Returning to our patient, olanzapine was reduced to 10 mg for 4 days while treatment with cariprazine 1.5 mg was initiated; both medications were administered at bedtime. Olanzapine was reduced in 5 mg increments every 4 days and then discontinued. Hydroxyzine 50 mg was available as needed every 6 hours to assist with any anxiety, agitation, or insomnia. As the patient had not experienced an episode of mania on 15 mg of oral olanzapine, the clinician chose to increase cariprazine to 3 mg orally at bedtime prior to discharge to achieve a comparable occupancy of the D2 receptor with instructions to follow up with their outpatient provider. After 21 days, the patient no longer expressed suicidality, had a brighter affect, was motivated to continue outpatient treatment, and reported no adverse effects from the medication adjustment. At the time of discharge, the MADRS was 12, demonstrating a response to cariprazine.
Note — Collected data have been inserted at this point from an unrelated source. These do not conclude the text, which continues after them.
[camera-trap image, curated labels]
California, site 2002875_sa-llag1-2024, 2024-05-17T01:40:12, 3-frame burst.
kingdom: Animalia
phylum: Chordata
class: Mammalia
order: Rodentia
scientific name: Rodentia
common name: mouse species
The patient was educated on the potential for adverse effects to occur over the next few weeks associated with the long half-life of cariprazine and, thus, prolonged time to reach steady state. Whereas polypharmacy was not used in the traditional sense, similar considerations and pharmacodynamic principles should be applied during cross-titration or transition periods.

Conclusion

Overall, when using antipsychotic polypharmacy, it is imperative that clinicians employ agents with complementary pharmacologic profiles, avoiding combinations that are unlikely to add any additional clinical benefit but may contribute to the overall adverse effect burden. Additionally, when transitioning from one agent to another, being mindful of the off-target receptor affinities can reduce patient discomfort and reduce the likelihood of symptom relapse. If transitioning from a full antagonist to a PAA, monitoring for clinical worsening and reduced effectiveness is suggested. PAAs have shown benefit in reducing metabolic and dopamine antagonism–related adverse effects associated with full antagonist antipsychotics, potentially serving as an augmentation strategy without requiring discontinuation of a previously effective agent. Whereas PAAs share many features, nuanced differences make some stand out as more or less preferred in particular clinical scenarios. Thoughtful selection of a PAA is warranted to increase the likelihood of positive patient outcomes.